Pois bem, primeiro a mídia apetrecha a consciência humana de tudo aquilo que é
possível ter, depois, a liberdade dá rédeas soltas aos meios de tê-las. Deu no
que deu.
A
imediatização da vida (repetindo sempre, estimulada pela mídia) exige meios
mais eficientes e rápidos para a aquisição do prazer, e a liberdade, destituída
de sua contrapartida que é a responsabilidade, dá, para pessoas órfãs de
princípios éticos, o aval de se poder fazer o que quiser. Nas pessoas bem
formadas surge uma enorme frustração em ver que os outros fazem tudo aquilo que
elas não se permitem. E essas pessoas estão órfãs de ética porque? Talvez
porque interesse ao mercado de consumo que as pessoas não pensem tanto, apenas
consumam...
A
conquista dos objectivos hedonistas através da liberdade plena, a ética, amoral
e estimulada pela glorificação do sucesso, fez surgir novos poderes,
fragilizando aqueles em que, tradicionalmente, se assentava a sociedade.

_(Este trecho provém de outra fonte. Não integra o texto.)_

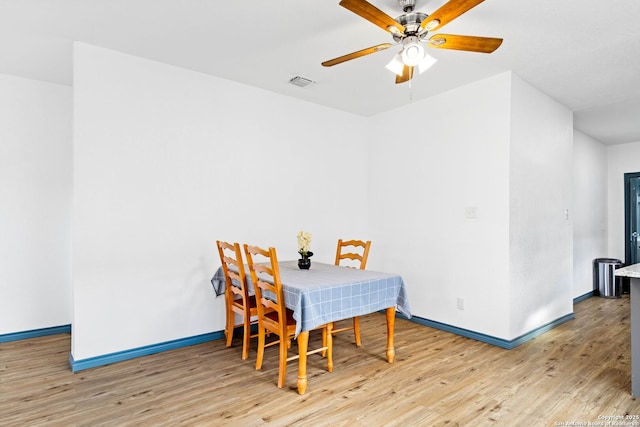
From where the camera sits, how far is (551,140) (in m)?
4.05

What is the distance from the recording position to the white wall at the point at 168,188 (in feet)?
9.64

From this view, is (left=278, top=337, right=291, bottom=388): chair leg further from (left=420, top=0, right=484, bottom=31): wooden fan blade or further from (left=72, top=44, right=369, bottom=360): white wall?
(left=420, top=0, right=484, bottom=31): wooden fan blade

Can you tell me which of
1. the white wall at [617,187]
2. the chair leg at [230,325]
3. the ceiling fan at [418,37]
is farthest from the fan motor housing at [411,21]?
the white wall at [617,187]

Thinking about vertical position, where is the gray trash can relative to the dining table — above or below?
below

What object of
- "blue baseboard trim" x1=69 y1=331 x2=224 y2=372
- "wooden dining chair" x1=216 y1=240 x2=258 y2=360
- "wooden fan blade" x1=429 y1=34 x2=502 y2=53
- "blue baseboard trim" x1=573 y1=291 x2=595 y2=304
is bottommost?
"blue baseboard trim" x1=573 y1=291 x2=595 y2=304

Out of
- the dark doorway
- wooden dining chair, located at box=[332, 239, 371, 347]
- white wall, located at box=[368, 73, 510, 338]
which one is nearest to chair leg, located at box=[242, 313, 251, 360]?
wooden dining chair, located at box=[332, 239, 371, 347]

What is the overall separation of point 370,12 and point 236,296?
105 inches

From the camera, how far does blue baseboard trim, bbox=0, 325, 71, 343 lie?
11.4 feet

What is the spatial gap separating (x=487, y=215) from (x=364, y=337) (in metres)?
1.69

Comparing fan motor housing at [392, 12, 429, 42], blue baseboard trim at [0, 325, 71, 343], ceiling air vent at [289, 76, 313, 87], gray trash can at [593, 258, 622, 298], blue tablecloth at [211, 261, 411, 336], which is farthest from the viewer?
gray trash can at [593, 258, 622, 298]

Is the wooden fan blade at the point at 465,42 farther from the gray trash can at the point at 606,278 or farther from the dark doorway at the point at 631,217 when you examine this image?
the dark doorway at the point at 631,217

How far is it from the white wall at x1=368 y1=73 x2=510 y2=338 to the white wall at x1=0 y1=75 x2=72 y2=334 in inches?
137

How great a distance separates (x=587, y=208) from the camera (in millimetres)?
5672

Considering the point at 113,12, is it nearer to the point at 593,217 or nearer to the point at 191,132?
the point at 191,132
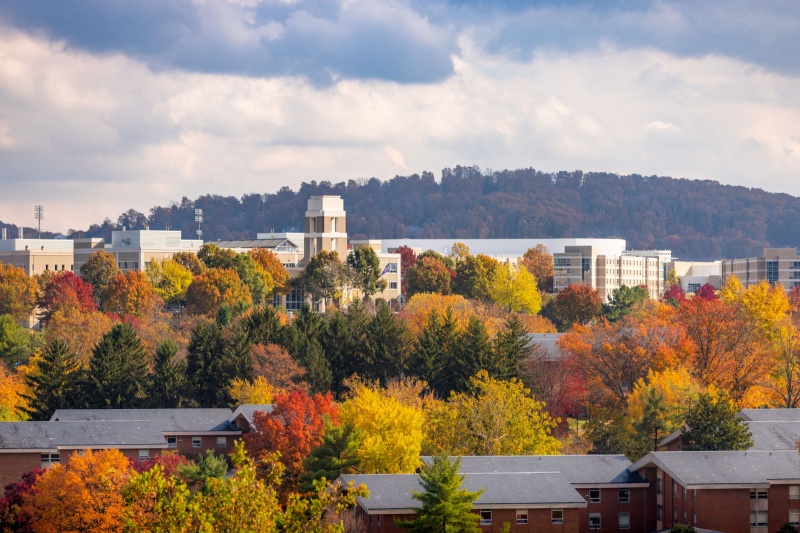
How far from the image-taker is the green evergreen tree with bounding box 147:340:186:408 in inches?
3937

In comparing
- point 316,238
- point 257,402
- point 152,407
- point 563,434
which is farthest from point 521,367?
point 316,238

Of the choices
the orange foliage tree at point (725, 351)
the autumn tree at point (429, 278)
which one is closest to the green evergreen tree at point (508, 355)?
the orange foliage tree at point (725, 351)

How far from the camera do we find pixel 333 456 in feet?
227

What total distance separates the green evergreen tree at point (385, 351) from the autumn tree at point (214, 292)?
138 feet

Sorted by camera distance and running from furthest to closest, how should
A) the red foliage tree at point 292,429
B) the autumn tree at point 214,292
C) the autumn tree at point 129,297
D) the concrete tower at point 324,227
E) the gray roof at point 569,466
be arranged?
the concrete tower at point 324,227, the autumn tree at point 129,297, the autumn tree at point 214,292, the red foliage tree at point 292,429, the gray roof at point 569,466

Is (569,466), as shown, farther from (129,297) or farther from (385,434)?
(129,297)

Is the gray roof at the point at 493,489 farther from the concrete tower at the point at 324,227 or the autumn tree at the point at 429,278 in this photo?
the concrete tower at the point at 324,227

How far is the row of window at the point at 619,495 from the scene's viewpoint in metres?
68.9

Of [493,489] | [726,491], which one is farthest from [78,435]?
[726,491]

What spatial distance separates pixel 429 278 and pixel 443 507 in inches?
4713

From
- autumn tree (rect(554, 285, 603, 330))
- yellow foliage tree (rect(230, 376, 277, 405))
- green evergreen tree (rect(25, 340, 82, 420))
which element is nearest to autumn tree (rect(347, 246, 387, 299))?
autumn tree (rect(554, 285, 603, 330))

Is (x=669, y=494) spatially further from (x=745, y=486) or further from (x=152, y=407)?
(x=152, y=407)

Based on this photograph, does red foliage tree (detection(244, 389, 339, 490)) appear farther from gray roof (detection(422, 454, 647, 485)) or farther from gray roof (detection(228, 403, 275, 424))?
gray roof (detection(422, 454, 647, 485))

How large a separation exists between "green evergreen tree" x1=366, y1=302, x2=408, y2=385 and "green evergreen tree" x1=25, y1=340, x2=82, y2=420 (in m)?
19.5
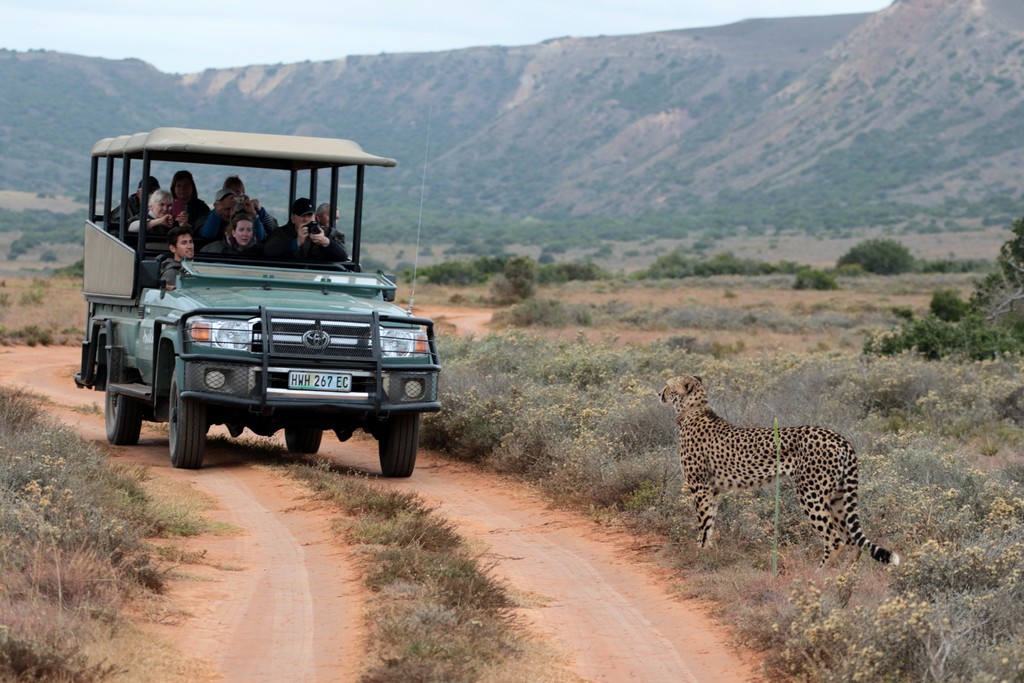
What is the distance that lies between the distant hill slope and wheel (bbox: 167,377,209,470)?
329 feet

Com
isso surgem sintomas de falta de confiança no sistema judicial, porque o que é
legal não significa, necessariamente, moral. Esse é, aliás, um sintoma
preocupante das sociedades ocidentais, onde a ordem legal se afasta, muito
frequentemente, da ordem ética. Surgem também sintomas de falta de garantias
dos direitos e da dignidade, sintomas de falta de referenciais morais, perda de
confiança nas instituições e nos valores.
A
liberdade sexual é, hoje, um tabu onde ninguém ousa tocar, pois o policiamento
dessa liberdade é extremamente opressor. Daí decorrem as doenças sexualmente
transmissíveis, aumento de adolescentes que engravidam, aborto complicado e
letal, medo dos relacionamentos duradouros e coisificação do amor. A
instituição social gasta milhões no tratamento da AIDS, orienta e oferece
preservativos gratuitamente, mas não se vê uma palavra sobre valores e
preservação da dignidade da pessoa, muito pelo contrário. A televisão mostra
cada vez mais cenas de sexo explícito entre pessoas que mal se conhecem,
tentando convencer que o facultativo é obrigatório, como um indispensável
passaporte para a modernidade.
A liberdade dos usos e costumes leva ao abuso das drogas. Nesse caso a
instituição social oferece gratuitamente seringas descartáveis, gasta milhões
nas internações hospitalares, etc., mas não se diz uma palavra que sugira
responsabilidade no exercício da liberdade de comportamento. Aliás, parece não
haver vontade para resolver esse problema de vez. A
engenharia genética, se quisesse, já estaria dotada de recursos para
desenvolver doenças capazes de dizimar plantações de coca, maconha e ópio.